*** Opening INFORMATION SUPPLIED ***

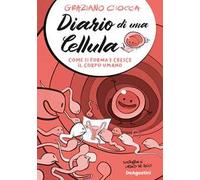 Graziano Ciocca – Diario di una cellula – Come si forma e cresce il corpo umano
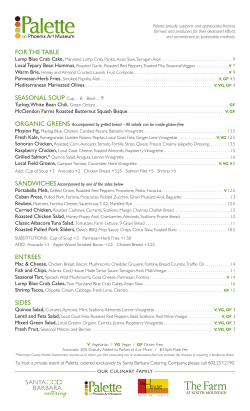 FOR THE TABLE SEASONAL SOUP Cup&hellip; 6 Bowl&hellip; 9 ENTR&Eacute;ES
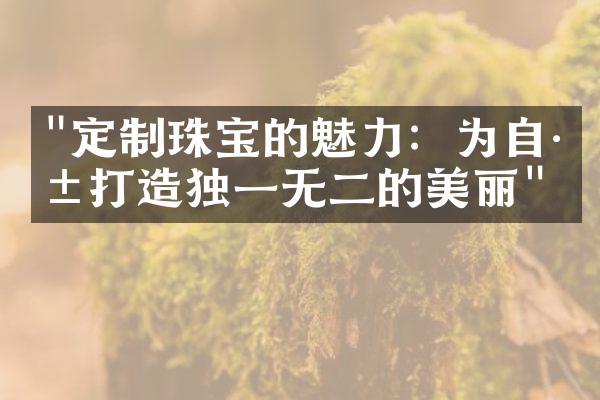 "定制珠宝的魅力：为自己打造独一无二的美丽"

*** Closing INFORMATION SUPPLIED ***

EXERCISE DETAILS: The listing above is to be retyped word for word, with the pictures omitted.

RESULT FOR THIS EXERCISE:
 Graziano Ciocca – Diario di una cellula – Come si forma e cresce il corpo umano
 FOR THE TABLE SEASONAL SOUP Cup&hellip; 6 Bowl&hellip; 9 ENTR&Eacute;ES
 "定制珠宝的魅力：为自己打造独一无二的美丽"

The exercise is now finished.